Saved entries
■ ■ ■ ■
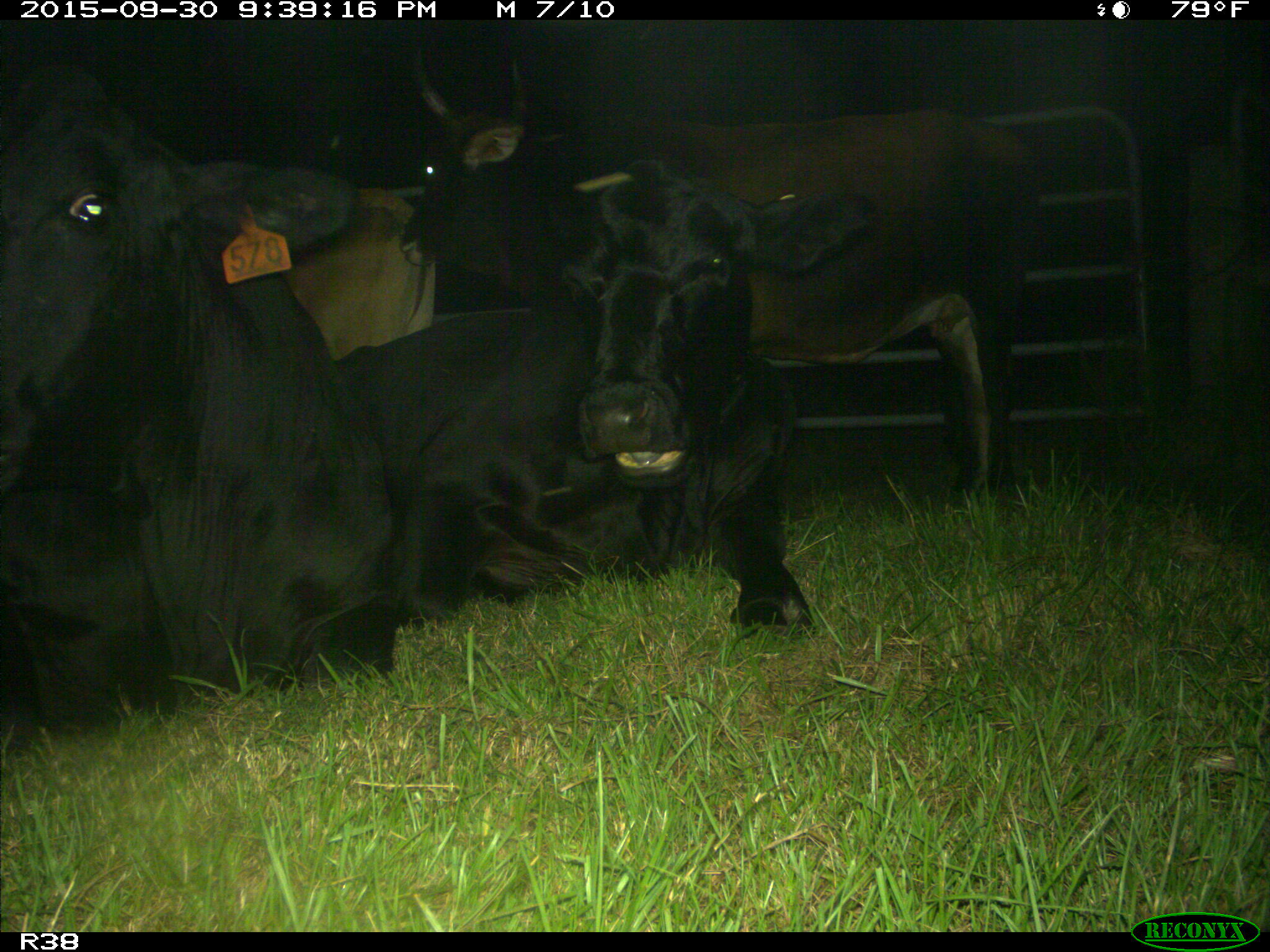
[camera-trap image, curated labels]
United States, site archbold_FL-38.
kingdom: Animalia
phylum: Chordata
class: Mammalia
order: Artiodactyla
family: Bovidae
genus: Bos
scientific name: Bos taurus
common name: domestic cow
■ ■ ■ ■
WHAT THIS TASK INVOLVES
The line containing "phylum: Chordata" and every line after it, through the end of the records above: output exactly those, and nothing else.

YOUR SOLUTION
phylum: Chordata
class: Mammalia
order: Artiodactyla
family: Bovidae
genus: Bos
scientific name: Bos taurus
common name: domestic cow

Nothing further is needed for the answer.